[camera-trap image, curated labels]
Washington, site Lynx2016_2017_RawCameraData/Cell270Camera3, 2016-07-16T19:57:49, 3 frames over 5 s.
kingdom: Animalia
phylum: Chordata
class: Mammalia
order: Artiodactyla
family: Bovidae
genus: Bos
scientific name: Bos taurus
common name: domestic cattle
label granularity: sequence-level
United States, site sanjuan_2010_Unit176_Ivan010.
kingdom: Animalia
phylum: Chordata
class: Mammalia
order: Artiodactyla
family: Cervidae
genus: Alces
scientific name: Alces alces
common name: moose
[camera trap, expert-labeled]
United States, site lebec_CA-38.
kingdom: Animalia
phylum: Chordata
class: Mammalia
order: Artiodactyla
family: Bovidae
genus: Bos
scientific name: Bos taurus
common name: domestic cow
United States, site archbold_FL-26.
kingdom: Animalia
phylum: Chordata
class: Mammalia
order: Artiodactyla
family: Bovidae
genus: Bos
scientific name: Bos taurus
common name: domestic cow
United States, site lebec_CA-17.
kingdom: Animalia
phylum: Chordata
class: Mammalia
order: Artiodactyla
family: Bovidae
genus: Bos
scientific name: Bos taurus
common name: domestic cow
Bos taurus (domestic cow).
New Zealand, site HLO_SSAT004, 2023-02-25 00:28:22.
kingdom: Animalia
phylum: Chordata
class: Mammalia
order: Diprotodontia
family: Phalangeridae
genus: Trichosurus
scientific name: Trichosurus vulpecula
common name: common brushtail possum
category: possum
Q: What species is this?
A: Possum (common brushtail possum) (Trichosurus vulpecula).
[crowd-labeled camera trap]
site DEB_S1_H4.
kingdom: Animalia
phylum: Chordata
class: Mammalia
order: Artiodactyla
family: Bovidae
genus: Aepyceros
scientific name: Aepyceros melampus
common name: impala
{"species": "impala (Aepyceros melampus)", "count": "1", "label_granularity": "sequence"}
..............................
Work item
Please set down the full listing above, word for word.

Final answer
[camera-trap image, curated labels]
Washington, site Lynx2016_2017_RawCameraData/Cell270Camera3, 2016-07-16T19:57:49, 3 frames over 5 s.
kingdom: Animalia
phylum: Chordata
class: Mammalia
order: Artiodactyla
family: Bovidae
genus: Bos
scientific name: Bos taurus
common name: domestic cattle
label granularity: sequence-level
United States, site sanjuan_2010_Unit176_Ivan010.
kingdom: Animalia
phylum: Chordata
class: Mammalia
order: Artiodactyla
family: Cervidae
genus: Alces
scientific name: Alces alces
common name: moose
[camera trap, expert-labeled]
United States, site lebec_CA-38.
kingdom: Animalia
phylum: Chordata
class: Mammalia
order: Artiodactyla
family: Bovidae
genus: Bos
scientific name: Bos taurus
common name: domestic cow
United States, site archbold_FL-26.
kingdom: Animalia
phylum: Chordata
class: Mammalia
order: Artiodactyla
family: Bovidae
genus: Bos
scientific name: Bos taurus
common name: domestic cow
United States, site lebec_CA-17.
kingdom: Animalia
phylum: Chordata
class: Mammalia
order: Artiodactyla
family: Bovidae
genus: Bos
scientific name: Bos taurus
common name: domestic cow
Bos taurus (domestic cow).
New Zealand, site HLO_SSAT004, 2023-02-25 00:28:22.
kingdom: Animalia
phylum: Chordata
class: Mammalia
order: Diprotodontia
family: Phalangeridae
genus: Trichosurus
scientific name: Trichosurus vulpecula
common name: common brushtail possum
category: possum
Q: What species is this?
A: Possum (common brushtail possum) (Trichosurus vulpecula).
[crowd-labeled camera trap]
site DEB_S1_H4.
kingdom: Animalia
phylum: Chordata
class: Mammalia
order: Artiodactyla
family: Bovidae
genus: Aepyceros
scientific name: Aepyceros melampus
common name: impala
{"species": "impala (Aepyceros melampus)", "count": "1", "label_granularity": "sequence"}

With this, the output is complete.